Strange Sake Series Part 2 – Flavoured Sake
As we were in Japan during sakura season, one of the most popular sake specialties featured in shops was sakura flavored in pink bottles. The one I bought was a small bottle which looked rather feminine with the box decorated with a geisha under a heart shower of heart-shaped cherry blossom petals.
Opening the decorative box, the sake inside somewhat resembled a pink perfume bottle, with an actual cherry blossom floating in the sake. So how did it actually taste? Pretty much as you’d likely expect – of sweet cherry! I’d say it was worth trying once during sakura season, but not something I’d look to drink again. And, yes, you can eat the flower once you’re done with the sake.
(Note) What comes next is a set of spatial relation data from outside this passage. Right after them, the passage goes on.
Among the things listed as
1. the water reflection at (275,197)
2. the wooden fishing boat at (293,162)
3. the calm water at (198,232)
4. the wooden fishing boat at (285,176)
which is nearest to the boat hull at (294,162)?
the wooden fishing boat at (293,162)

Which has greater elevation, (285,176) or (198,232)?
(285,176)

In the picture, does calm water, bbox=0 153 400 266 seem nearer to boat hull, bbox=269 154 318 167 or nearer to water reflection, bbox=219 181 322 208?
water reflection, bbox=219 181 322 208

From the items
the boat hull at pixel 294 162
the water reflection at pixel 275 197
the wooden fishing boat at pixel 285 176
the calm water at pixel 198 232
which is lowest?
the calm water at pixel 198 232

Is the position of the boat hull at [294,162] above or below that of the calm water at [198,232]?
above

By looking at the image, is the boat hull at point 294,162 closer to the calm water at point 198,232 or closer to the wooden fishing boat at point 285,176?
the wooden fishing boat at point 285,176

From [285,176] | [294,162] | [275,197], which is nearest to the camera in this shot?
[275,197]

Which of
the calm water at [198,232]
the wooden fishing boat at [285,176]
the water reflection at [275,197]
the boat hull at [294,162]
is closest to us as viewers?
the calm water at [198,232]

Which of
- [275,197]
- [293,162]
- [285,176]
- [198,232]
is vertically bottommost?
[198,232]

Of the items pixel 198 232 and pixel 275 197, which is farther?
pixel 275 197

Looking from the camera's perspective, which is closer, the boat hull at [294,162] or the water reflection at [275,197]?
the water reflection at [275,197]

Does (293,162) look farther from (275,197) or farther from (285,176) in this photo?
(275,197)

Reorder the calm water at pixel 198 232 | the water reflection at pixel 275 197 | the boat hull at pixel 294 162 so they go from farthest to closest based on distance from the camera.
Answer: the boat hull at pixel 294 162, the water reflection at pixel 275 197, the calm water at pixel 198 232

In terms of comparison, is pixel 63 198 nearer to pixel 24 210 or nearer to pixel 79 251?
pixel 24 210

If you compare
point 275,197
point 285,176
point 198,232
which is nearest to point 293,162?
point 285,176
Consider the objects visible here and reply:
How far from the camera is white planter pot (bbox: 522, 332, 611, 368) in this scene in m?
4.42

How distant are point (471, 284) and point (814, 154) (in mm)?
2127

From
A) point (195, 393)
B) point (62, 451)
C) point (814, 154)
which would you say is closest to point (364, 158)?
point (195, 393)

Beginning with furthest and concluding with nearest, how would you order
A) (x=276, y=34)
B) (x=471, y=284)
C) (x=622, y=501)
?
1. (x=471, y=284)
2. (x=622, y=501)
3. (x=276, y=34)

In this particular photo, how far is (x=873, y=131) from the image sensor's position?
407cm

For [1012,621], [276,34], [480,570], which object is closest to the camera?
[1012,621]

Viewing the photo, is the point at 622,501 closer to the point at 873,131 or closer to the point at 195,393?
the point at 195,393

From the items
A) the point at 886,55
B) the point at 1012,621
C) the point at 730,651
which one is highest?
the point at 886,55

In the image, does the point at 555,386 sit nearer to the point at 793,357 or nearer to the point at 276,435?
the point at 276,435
Having gone to a formal tea ceremony outside of Tokyo and an educational one in Kyoto, we enjoyed plenty of Japan’s favourite non-alcoholic beverage, green tea, as well. So, when I saw a bottle of green tea sake, I had to give it a try! Given the English on the box, the sake is likely targeted at foreign tourists, especially those visiting Kyoto, as the sake is proudly from Uji in the south. Just it was no surprise to see the cherry blossom bottle be pink, the green tea bottle was (surprise!) green.
While the sakura sake was light and sweet, the matcha green tea sake was rich and heavier. It was sweet as well, but the matcha powder residue remained thick at the bottom of the bottle. I’d say it wasn’t a particularly good mix, especially for someone looking for a refreshing beverage. After finishing the bottle, I was ready for a chaser of traditional sake!
Looking for something refreshing, I reached for yet another special sake I picked up from Nada, a Yuzu Biyori. Unfortunately, this was just as rich and sweet at the matcha green tea – good in one small shot to cleanse the palate perhaps, but otherwise undrinkable unless mixed with something, perhaps as part of a cocktail. It was definitely fresh and full of lemon, but perhaps too much so to consume on its own.
Across all three of the flavored sakes I recently tried, it quickly became clear that they were likely better incorporated into cocktails instead of drunken on their own. As combinations of flavours to begin with, each of these sakes would make the home bartender’s life easier in inventing new cocktails.
Finally, more mainstream, we recently found a new and very non-Japanese approach to sake packaging that was “strange” in that it really contrasted to everything else on the sake shop aisle. Konishi has come up with two specially packaged sakes specifically targeted to pair with particular dishes. I tried the one meant to pair with nuts, but they had another that was for drinking with cheese.
After all the strong tasting flavours bursting on my tastebuds earlier, the elegant sweet taste of the Konishi was a welcome treat. I’ll be interested to see if any other sake makers look to adopt a similar gaijin sake for “dummies” packaging approach to take the guesswork out of selecting a sake, especially when pairing it with food like wine. I must say as a consumer, it’s exciting to see Shirayuki Brewers, with more than 450 years of history, doing something so innovative!